Secondly, you "investigated" this woman instead of having the decency to speak openly to her. And before say you were fearful of what this man would do, I don't believe you. If he was a threat you wouldn't "investigate" his life or wife.
Thirdly these assumptions you made about his wife must be 6 years old, so are irrelevant to now.
And to justify your proposed actions with "Well it very much [my business] since he is the one that deceived me" shows that you have an entirely egocentric attitude.
I'll say again, I understand the devastation of deception. I bet lots of posters on this thread do. I have also noted that you have berated those who know of infidelity but don't speak out. But you haven't acknowledged that you did exactly that 6 years ago.
And that comes back to the fact that you seem only able to view the situation from your own perspective. Because you were a victim of this man's deception, you seem utterly unable to consider the perspective of his wife.

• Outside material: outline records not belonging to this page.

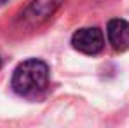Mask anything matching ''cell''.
<instances>
[{
    "instance_id": "cell-1",
    "label": "cell",
    "mask_w": 129,
    "mask_h": 128,
    "mask_svg": "<svg viewBox=\"0 0 129 128\" xmlns=\"http://www.w3.org/2000/svg\"><path fill=\"white\" fill-rule=\"evenodd\" d=\"M49 68L40 60H26L14 70L12 88L18 95L26 98H37L47 89Z\"/></svg>"
},
{
    "instance_id": "cell-2",
    "label": "cell",
    "mask_w": 129,
    "mask_h": 128,
    "mask_svg": "<svg viewBox=\"0 0 129 128\" xmlns=\"http://www.w3.org/2000/svg\"><path fill=\"white\" fill-rule=\"evenodd\" d=\"M72 44L77 51H80L84 54H98L105 46V37L100 28L87 26V28H80L73 33Z\"/></svg>"
},
{
    "instance_id": "cell-3",
    "label": "cell",
    "mask_w": 129,
    "mask_h": 128,
    "mask_svg": "<svg viewBox=\"0 0 129 128\" xmlns=\"http://www.w3.org/2000/svg\"><path fill=\"white\" fill-rule=\"evenodd\" d=\"M108 42L117 53L129 49V23L124 20H112L107 28Z\"/></svg>"
},
{
    "instance_id": "cell-4",
    "label": "cell",
    "mask_w": 129,
    "mask_h": 128,
    "mask_svg": "<svg viewBox=\"0 0 129 128\" xmlns=\"http://www.w3.org/2000/svg\"><path fill=\"white\" fill-rule=\"evenodd\" d=\"M59 0H35V4L28 11V18H47L58 7Z\"/></svg>"
},
{
    "instance_id": "cell-5",
    "label": "cell",
    "mask_w": 129,
    "mask_h": 128,
    "mask_svg": "<svg viewBox=\"0 0 129 128\" xmlns=\"http://www.w3.org/2000/svg\"><path fill=\"white\" fill-rule=\"evenodd\" d=\"M5 2H7V0H0V4H5Z\"/></svg>"
},
{
    "instance_id": "cell-6",
    "label": "cell",
    "mask_w": 129,
    "mask_h": 128,
    "mask_svg": "<svg viewBox=\"0 0 129 128\" xmlns=\"http://www.w3.org/2000/svg\"><path fill=\"white\" fill-rule=\"evenodd\" d=\"M0 65H2V63H0Z\"/></svg>"
}]
</instances>
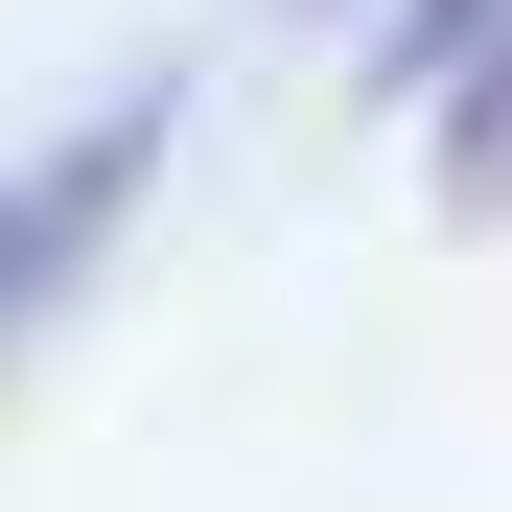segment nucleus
Returning <instances> with one entry per match:
<instances>
[{
    "mask_svg": "<svg viewBox=\"0 0 512 512\" xmlns=\"http://www.w3.org/2000/svg\"><path fill=\"white\" fill-rule=\"evenodd\" d=\"M419 187H443V233H512V24L419 94Z\"/></svg>",
    "mask_w": 512,
    "mask_h": 512,
    "instance_id": "nucleus-2",
    "label": "nucleus"
},
{
    "mask_svg": "<svg viewBox=\"0 0 512 512\" xmlns=\"http://www.w3.org/2000/svg\"><path fill=\"white\" fill-rule=\"evenodd\" d=\"M489 24H512V0H396V24H373V94H443Z\"/></svg>",
    "mask_w": 512,
    "mask_h": 512,
    "instance_id": "nucleus-3",
    "label": "nucleus"
},
{
    "mask_svg": "<svg viewBox=\"0 0 512 512\" xmlns=\"http://www.w3.org/2000/svg\"><path fill=\"white\" fill-rule=\"evenodd\" d=\"M140 163H163V94H117V117H70L47 163H0V350L117 256V210H140Z\"/></svg>",
    "mask_w": 512,
    "mask_h": 512,
    "instance_id": "nucleus-1",
    "label": "nucleus"
}]
</instances>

He was responsible for cheating and lying to her. But you are responsible for your actions. I'm not saying you had a responsibility to tell her, I'm just reflecting your statements about other people not speaking out.
You haven't engaged in any discussion about her feelings and how massively more complex it is 6 years and 2 children down the line. You simply say "you wouldn't want to live a lie"
You haven't for a moment considered any opinion other than your own as valid. And the intensity of feeling you still have is not healthy.
Please, take stock. Reflect. Ask why your threads get such such a majority of posters vehemently disagreeing with you.
I know you've said you are not going to contact her but this thread really has exposed how unresolved your feelings are.